### Material shown
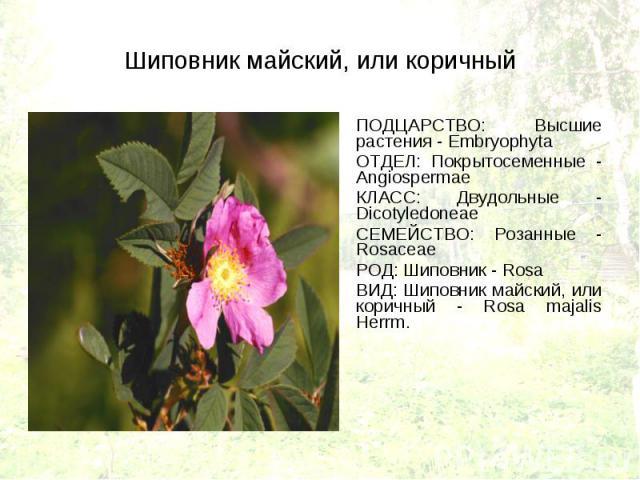 ПОДЦАРСТВО: Высшие растения - Embryophyta ПОДЦАРСТВО: Высшие растения - Embryophyta ОТДЕЛ: Покрытосеменные - Angiospermae КЛАСС: Двудольные - Dicotyledoneae СЕМЕЙСТВО: Розанные - Rosaceae РОД: Шиповник - Rosa ВИД: Шиповник майский, или коричный - Ro…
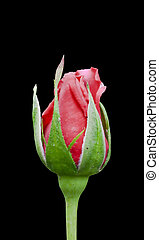 Red Rose Bud - Closeup of a red rose bud isolated on black ...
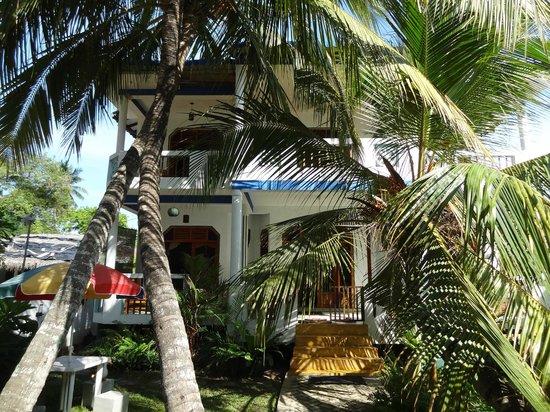 Hotel Frangipani Beach Villas : l'hotel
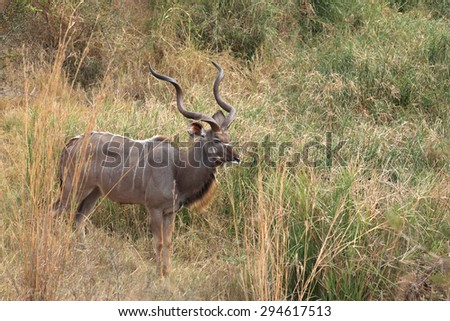 A Kudu male with long horns grazing in the  Kruger National Park - stock photo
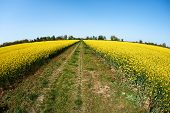 foto of rape-seed  - Rape field and country road photographed with a fisheye lens - JPG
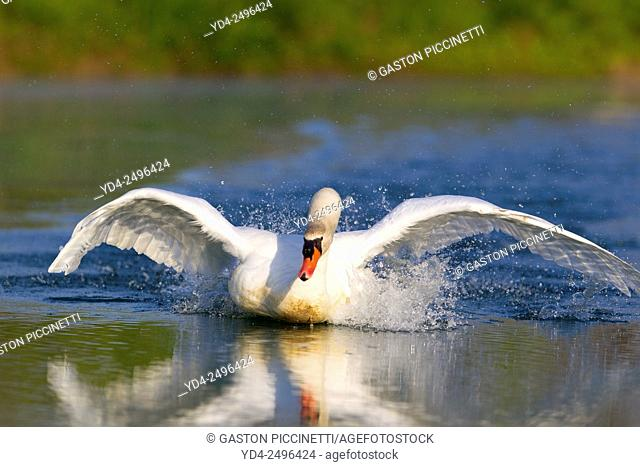 Mute swan (Cygnus olor), flying in the pond, Rising Sun, Indiana, USA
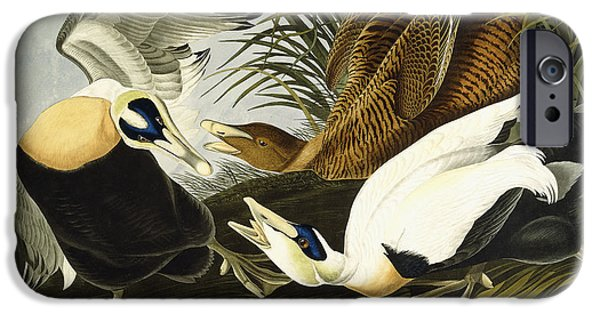 Feather Drawings iPhone Cases - Eider Ducks iPhone Case by John James Audubon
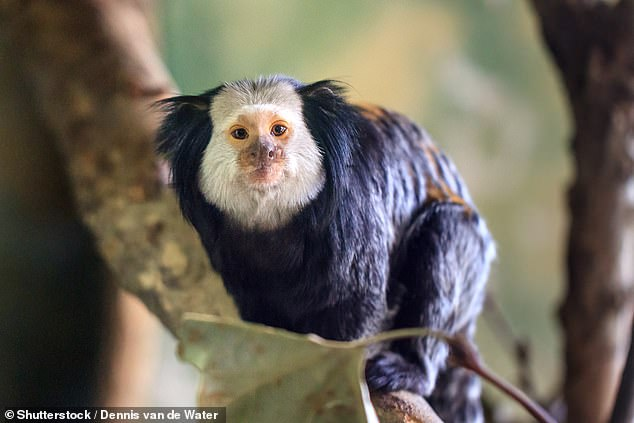 An extinct species of monkey, thought to be the size of a modern-day marmoset (pictured), conquered the Atlantic Ocean 34 million years ago and sailed from Africa to South America, according to a study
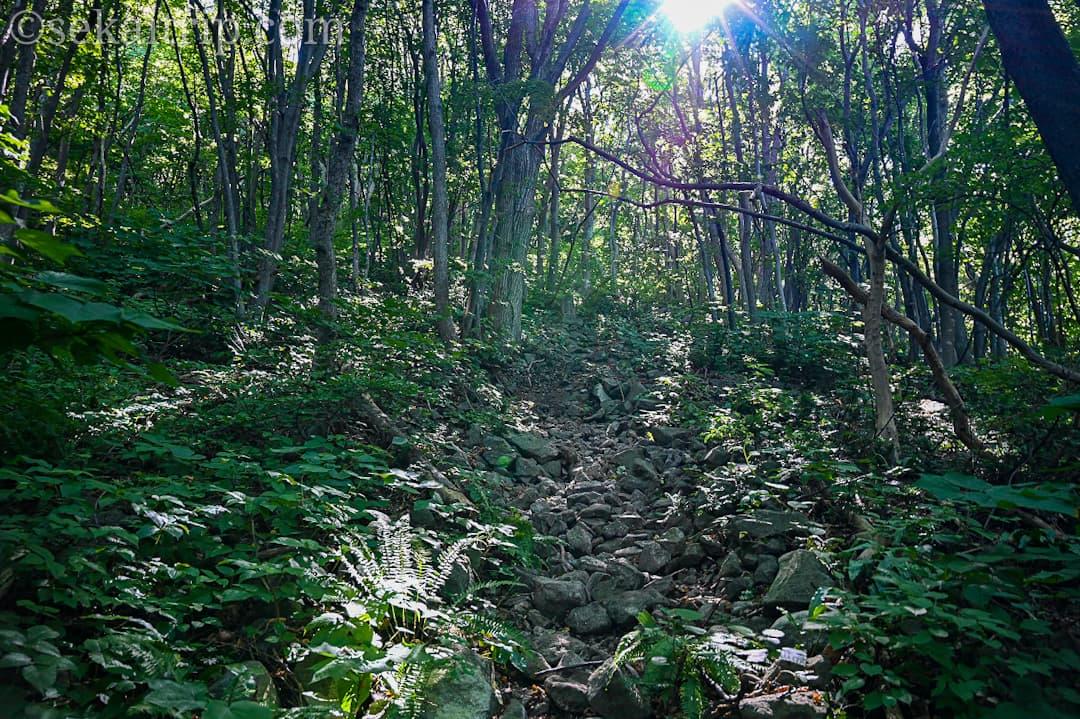 尻場山の登山道(入口付近)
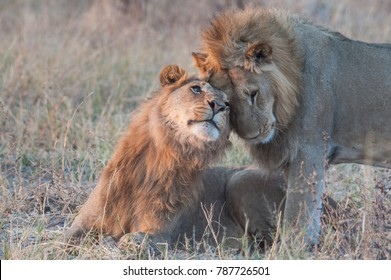 Two lion brothers in very early morning light. Botswana.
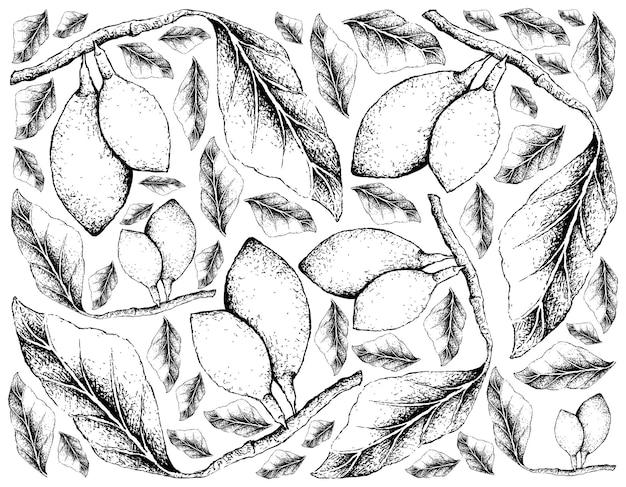 Hand getrokken achtergrond van verse curriola-vruchten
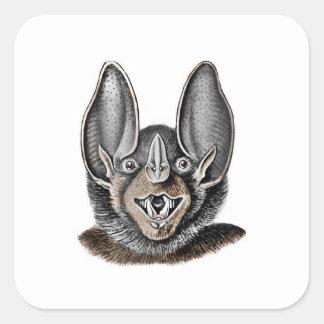 Fladdermöss med stort öron fyrkantigt klistermärke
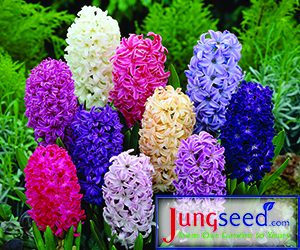 Jung Seed for New Varieties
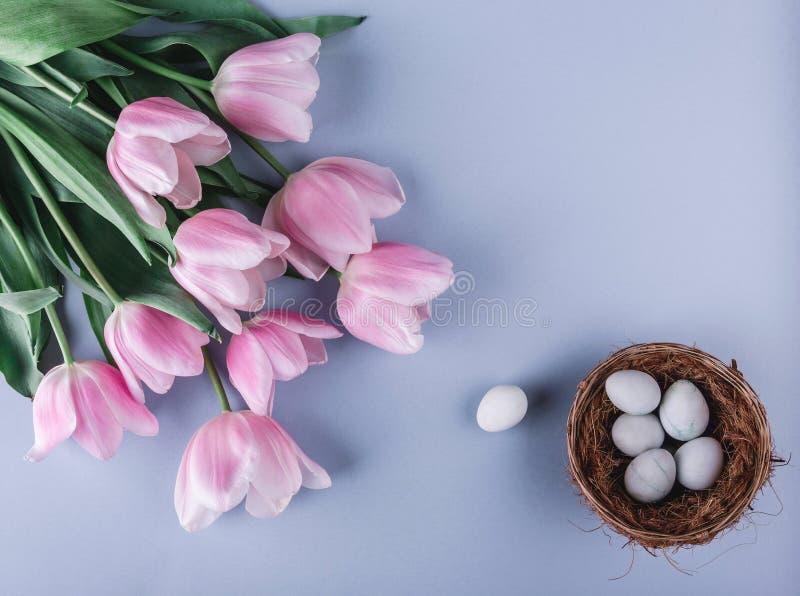 Ostereier in den Nest- und Tulpenblumen auf Frühlingshintergrund Draufsicht mit Kopienraum Glückliche Ostern-Karte stockfotografie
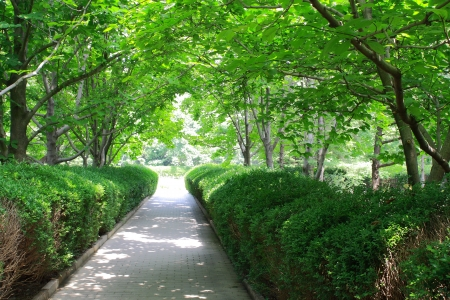 Many trees on both side of the path in park. Stock Photo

### Goal of the exercise
Each record above must be retyped exactly, minus its pictures.

### Result of this task
 ПОДЦАРСТВО: Высшие растения - Embryophyta ПОДЦАРСТВО: Высшие растения - Embryophyta ОТДЕЛ: Покрытосеменные - Angiospermae КЛАСС: Двудольные - Dicotyledoneae СЕМЕЙСТВО: Розанные - Rosaceae РОД: Шиповник - Rosa ВИД: Шиповник майский, или коричный - Ro…
 Red Rose Bud - Closeup of a red rose bud isolated on black ...
 Hotel Frangipani Beach Villas : l'hotel
 A Kudu male with long horns grazing in the  Kruger National Park - stock photo
 foto of rape-seed  - Rape field and country road photographed with a fisheye lens - JPG
 Mute swan (Cygnus olor), flying in the pond, Rising Sun, Indiana, USA
 Feather Drawings iPhone Cases - Eider Ducks iPhone Case by John James Audubon
 An extinct species of monkey, thought to be the size of a modern-day marmoset (pictured), conquered the Atlantic Ocean 34 million years ago and sailed from Africa to South America, according to a study
 尻場山の登山道(入口付近)
 Two lion brothers in very early morning light. Botswana.
 Hand getrokken achtergrond van verse curriola-vruchten
 Fladdermöss med stort öron fyrkantigt klistermärke
 Jung Seed for New Varieties
 Ostereier in den Nest- und Tulpenblumen auf Frühlingshintergrund Draufsicht mit Kopienraum Glückliche Ostern-Karte stockfotografie
 Many trees on both side of the path in park. Stock Photo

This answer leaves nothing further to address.